TASK DIRECTIONS:
Please convert everything from the line containing "At what distance" through the end of the rows, inclusive, into a Markdown table with the columns "Number" and "Line". Number the lines in order and skip any blank ones.

[Questions on pictured scenes]
+-------+

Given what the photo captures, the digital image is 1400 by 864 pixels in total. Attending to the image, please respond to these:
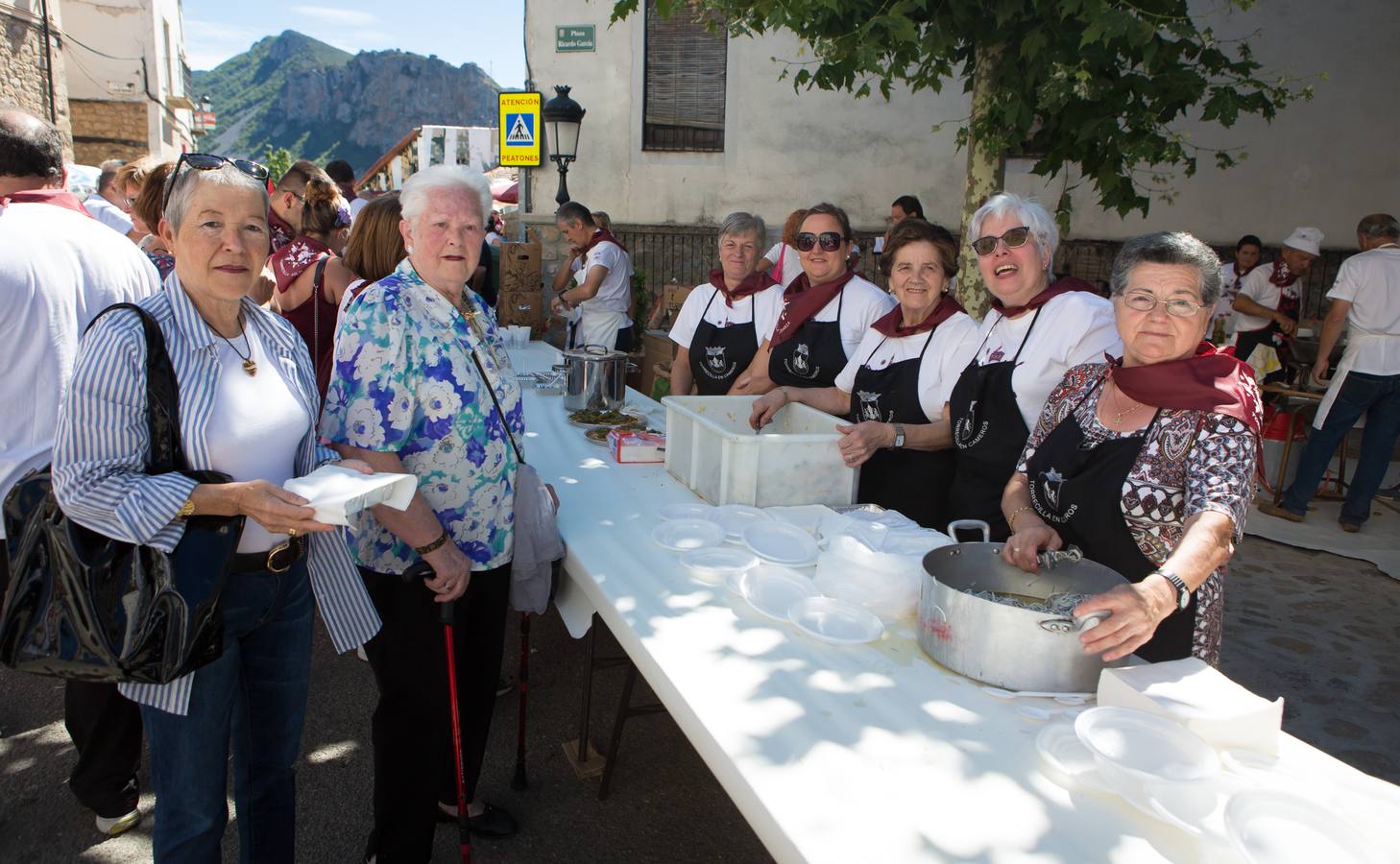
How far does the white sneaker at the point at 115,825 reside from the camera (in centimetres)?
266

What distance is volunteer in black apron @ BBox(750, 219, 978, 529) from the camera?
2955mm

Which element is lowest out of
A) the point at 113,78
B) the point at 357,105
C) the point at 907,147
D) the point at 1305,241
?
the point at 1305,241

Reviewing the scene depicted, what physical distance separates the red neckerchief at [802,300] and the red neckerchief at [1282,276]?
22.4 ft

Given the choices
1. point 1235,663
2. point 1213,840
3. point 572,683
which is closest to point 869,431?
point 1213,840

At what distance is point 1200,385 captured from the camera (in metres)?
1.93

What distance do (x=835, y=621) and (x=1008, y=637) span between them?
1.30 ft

+-------+

THE REPLY:
| Number | Line |
|---|---|
| 1 | At what distance is point 1200,385 captured from the camera (in metres)? |
| 2 | 1.93 |
| 3 | What distance do (x=835, y=621) and (x=1008, y=637) span between them? |
| 4 | 1.30 ft |